Passage provided section start

Petitioner should not trifle with the
summary nature of an ejectment suit by the simple expedient of asserting
someone else’s ownership over the leased property.[31] The proceedings are “only
intended to provide an expeditious means of protecting actual possession or
right to possession of property. Title is not
involved.”[32] In fact, the
absence of title is
not a ground “to withhold relief from the parties
x x x.”[33] “It
does not even matter if a party’s
title to the property is questionable x x x.”[34] “[N]o
questions can be raised or decided incidentally tending to defeat the title or
right of possession evidenced by the documents introduced”[35]
by petitioner.
“The
distinction between a summary action of ejectment and a plenary action for
recovery of possession and/or ownership of the land is settled in our
jurisprudence.”[36] The underlying philosophy behind the former “is
to prevent breach of peace and criminal disorder and to compel”[37]
parties out of possession to respect and resort to the law
alone in order to obtain what they
claim are theirs. Petitioner “is
necessarily in prior lawful possession of the property, but his possession
eventually becomes unlawful upon termination or expiration of his right to
possess.”[38] His prior physical possession of the leased
property does not automatically entitle him to continue in its possession and
does not give him “a better right to the property.”[39]
Third, petitioner should
be paid for the value of the portion of the
house covered by the lease, to be
offset against rentals due.

Passage provided section end
Source data section start

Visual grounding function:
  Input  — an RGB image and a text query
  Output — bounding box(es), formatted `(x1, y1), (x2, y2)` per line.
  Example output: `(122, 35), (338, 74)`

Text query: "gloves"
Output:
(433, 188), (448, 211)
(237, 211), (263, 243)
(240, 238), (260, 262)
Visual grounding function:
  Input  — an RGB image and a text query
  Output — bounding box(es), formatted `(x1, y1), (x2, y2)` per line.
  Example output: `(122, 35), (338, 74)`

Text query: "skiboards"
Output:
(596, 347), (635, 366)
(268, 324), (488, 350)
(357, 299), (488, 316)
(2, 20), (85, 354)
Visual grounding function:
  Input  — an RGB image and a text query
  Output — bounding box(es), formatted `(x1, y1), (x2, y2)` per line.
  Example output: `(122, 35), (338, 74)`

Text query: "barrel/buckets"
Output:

Source data section end

■ Apply what you read
a) From the passage on ejectment suits, reproduce the stretch from "Petitioner should not" through "by petitioner.".
b) According to the passage on ejectment suits, what are the proceedings only intended to provide?
c) List every bracketed footnote number that appears in the passage on ejectment suits after the words "The distinction between a summary action of ejectment".

■ Responses to the exercise
a)
Petitioner should not trifle with the
summary nature of an ejectment suit by the simple expedient of asserting
someone else’s ownership over the leased property.[31] The proceedings are “only
intended to provide an expeditious means of protecting actual possession or
right to possession of property. Title is not
involved.”[32] In fact, the
absence of title is
not a ground “to withhold relief from the parties
x x x.”[33] “It
does not even matter if a party’s
title to the property is questionable x x x.”[34] “[N]o
questions can be raised or decided incidentally tending to defeat the title or
right of possession evidenced by the documents introduced”[35]
by petitioner.

b) An expeditious means of protecting actual possession or right to possession of property.

c) [36], [37], [38], [39]